We note a marked improvement in the quality of the staff's DSER evaluations since our November 24, 1989 report. The staff reviewers appear to be following the guidance outlined in the applicable Standard Review Plans (SRPs) to the extent possible, and they are asking good in-depth questions in most areas.
The SECY-91-161 schedule indicates that the Final Design Approval (FDA) is to be issued before the end of Calendar Year 1992. If we are to provide our final report on this subject in December 1992, it will be necessary that we receive a complete and final SER no later than early September 1992. There are now more than three hundred open items in the DSERs, many of which are major. In addition, there is a number of important policy issues which are unresolved. With the staff programs in place, it is probable that these issues can be resolved. However, this is a large undertaking, and we have concerns about whether it can be accomplished on the schedule now indicated.
In the course of our review, we have identified technical issues for which resolutions should be achieved before we write our final report. These are listed and discussed as follows:
- 1. Control Building Flooding The proposed ABWR plant design locates the Reactor Building Cooling Water (RBCW) System at the lowest elevation in the control building, with the essential 250 V dc battery rooms and the main control room at a higher elevation, but still below ground.
Our concern with this arrangement is the potential for control building flooding due to an unisolated break in the Reactor Service Water (RSW) System which provides cooling water from the Ultimate Heat Sink (UHS) to the RBCW System. The proposed UHS is a ground-level spray pond which we assume to be at building grade and likely to contain sufficient water to flood the control building.
The staff should obtain sufficient information on the interface and conceptual design of the RSW System and UHS to support an adequate evaluation of the flooding potential. The staff's evaluation should include consideration of isolation valve arrangements, the feasibility of and time available for response, and the assumption of a single active component failure during the response. The design information and flooding analysis should be included in the SSAR.
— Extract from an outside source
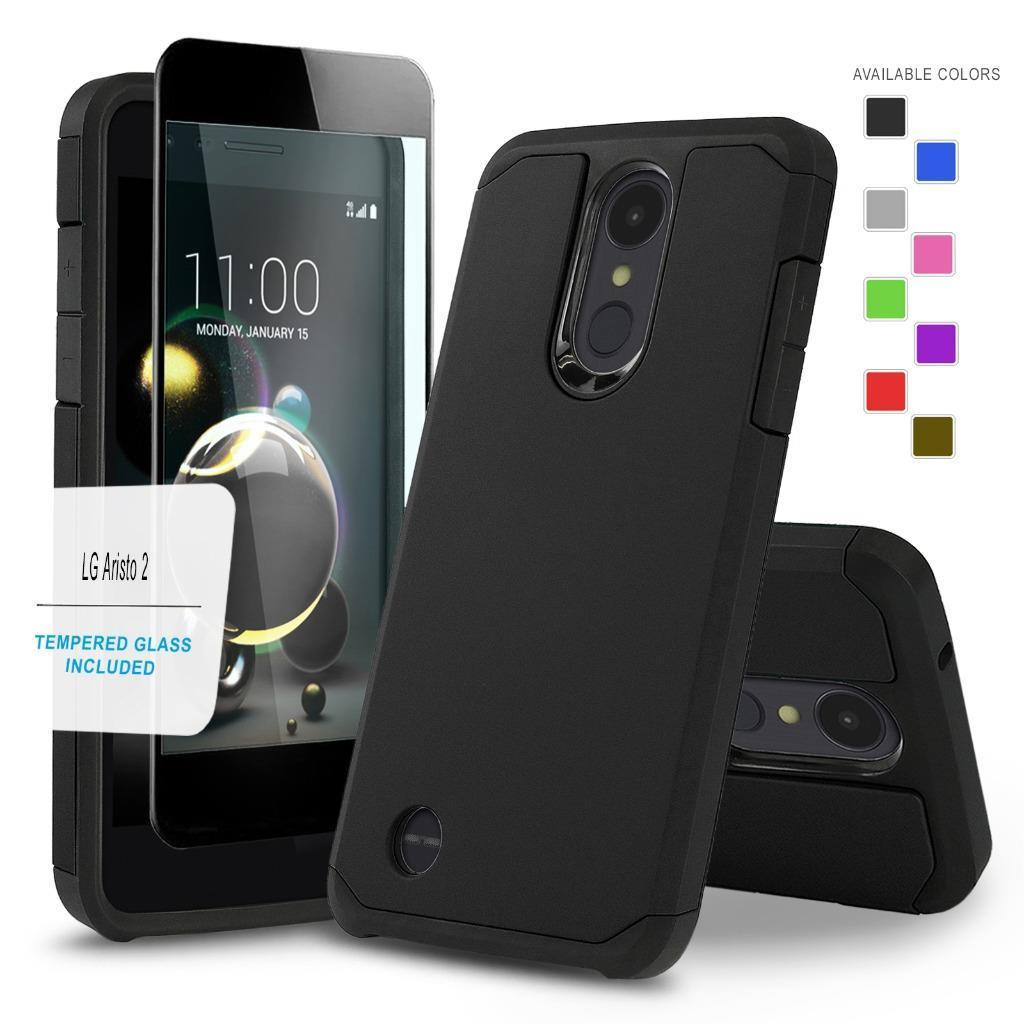 Page 16 The Android Soul Samsung Galaxy A5 2016 Spigen Tough Armor Hybrid Back Case Duotek Shockproof With Black Tempered Glass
- 2. Adequacy of Physical Separation Pipe breaks, internal plant flooding, and external events such as fire are of major concern if their effects cannot be confined in order to protect required safe-shutdown equipment.
We believe that the key to confinement is the provision of appropriate separation barriers. However, a classical barrier such as the 3-hour-rated fire barrier wall and its penetrations (e.g., doors and dampers) may not, of itself, be sufficient to ensure separation under (a) the combined effects of pressure, heat, and smoke from a fire, and the flooding which results from fire mitigation, (b) the effects of pipe whip, jet impingement, or compartment pressurization due to pipe breaks, or (c) the influx of water and hydrostatic pressure buildup due to internal floods.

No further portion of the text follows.